Au réveil tout est blanc. Pen­ché au des­sus, son dieu la rem­plit de ce regard ines­ti­mable qui sou­lage tout mal­heur, sauf le sien. À tra­vers ses grands yeux vifs, Alma voit et lit jusqu’au tré­fonds de son âme de dieu. Elle lit alors en silence: l’enfant va bien; pas toi. Et l’âme de son dieu devient un trou noir. Ses yeux vifs fondent dans la brume. Et de l’eau coule. Un homme flou, avec bouche et sans visage, s’approche en pro­non­çant des mots muets. Ça se voit à ses lèvres qui bougent mais elle et son dieu sont trop loin. Puis, tout à coup, elle croit entendre: «…il fau­dra… faire le choix… im… po… ssible…». Elle chute sans fin, à nou­veau seule. Félix est parti.

Sor­ti seule­ment.
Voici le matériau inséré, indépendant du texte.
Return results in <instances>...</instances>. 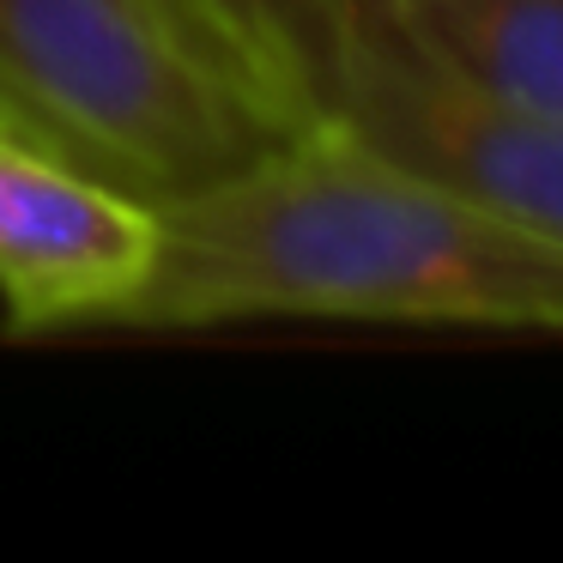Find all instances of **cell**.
Masks as SVG:
<instances>
[{"mask_svg":"<svg viewBox=\"0 0 563 563\" xmlns=\"http://www.w3.org/2000/svg\"><path fill=\"white\" fill-rule=\"evenodd\" d=\"M152 279L115 328L412 321L563 333V243L309 122L249 170L158 207Z\"/></svg>","mask_w":563,"mask_h":563,"instance_id":"6da1fadb","label":"cell"},{"mask_svg":"<svg viewBox=\"0 0 563 563\" xmlns=\"http://www.w3.org/2000/svg\"><path fill=\"white\" fill-rule=\"evenodd\" d=\"M406 43L503 110L563 122V0H376Z\"/></svg>","mask_w":563,"mask_h":563,"instance_id":"5b68a950","label":"cell"},{"mask_svg":"<svg viewBox=\"0 0 563 563\" xmlns=\"http://www.w3.org/2000/svg\"><path fill=\"white\" fill-rule=\"evenodd\" d=\"M176 7L297 128L328 115V67L345 0H176Z\"/></svg>","mask_w":563,"mask_h":563,"instance_id":"8992f818","label":"cell"},{"mask_svg":"<svg viewBox=\"0 0 563 563\" xmlns=\"http://www.w3.org/2000/svg\"><path fill=\"white\" fill-rule=\"evenodd\" d=\"M158 207L0 134V309L7 333L115 328L158 267Z\"/></svg>","mask_w":563,"mask_h":563,"instance_id":"277c9868","label":"cell"},{"mask_svg":"<svg viewBox=\"0 0 563 563\" xmlns=\"http://www.w3.org/2000/svg\"><path fill=\"white\" fill-rule=\"evenodd\" d=\"M0 134L170 207L297 134L176 0H0Z\"/></svg>","mask_w":563,"mask_h":563,"instance_id":"7a4b0ae2","label":"cell"},{"mask_svg":"<svg viewBox=\"0 0 563 563\" xmlns=\"http://www.w3.org/2000/svg\"><path fill=\"white\" fill-rule=\"evenodd\" d=\"M328 122L563 243V122H539L466 91L394 31L376 0L340 7Z\"/></svg>","mask_w":563,"mask_h":563,"instance_id":"3957f363","label":"cell"},{"mask_svg":"<svg viewBox=\"0 0 563 563\" xmlns=\"http://www.w3.org/2000/svg\"><path fill=\"white\" fill-rule=\"evenodd\" d=\"M200 37H207V31H200Z\"/></svg>","mask_w":563,"mask_h":563,"instance_id":"52a82bcc","label":"cell"}]
</instances>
En fait, le dieu est au milieu du cou­loir voi­sin, où les civières, les chaises, les lits et les gens se heurtent dans un tour­billon inces­sant. De là il gagne fina­le­ment la sor­tie. Après, il gagne le centre de la Terre avec un hur­le­ment de loup, déchi­rant au pas­sage ses habits, barbe et che­veux, puis se jetant au sol avec les spasmes d’un pos­sé­dé. On le retrouve un peu plus loin, sans le recon­naître. Fouillé, iden­ti­fié et trans­por­té dans un salon pri­vé, le dieu est un ancien homme ou plu­tôt un spectre. On lui colle le matri­cule 0192 Jean Dieu­mer­ci (Sexe: M). On le prend en charge, lui injecte un séda­tif et attache au lit, pour l’avoir sous contrôle.

Les heures passent. Il y a cepen­dant urgence, d’abord légale sur la déci­sion à prendre, ensuite de san­té, vus l’état d’Alma, le choix à faire et le risque encou­ru. Le col­lège médi­cal passe au vote et le soir venu réveille Jean. Éton­né et docile, il ne se rap­pelle de rien. On lui explique le poids cru­cial de l’enjeu. Il consent mi éveillé et signe. On le ramène au lit de sa femme sous l’étroite pro­tec­tion de rigueur. Encore dans un état tiers, Jean entend mal­gré tout sa petite voix lunaire lui souf­fler: «Mon amour, sur­tout ne t’en veux pas. Pou­voir t’aimer est le don du Ciel. Pro­mets-moi de prendre soin et d’aimer notre enfant.» Les yeux fer­més, elle soupire.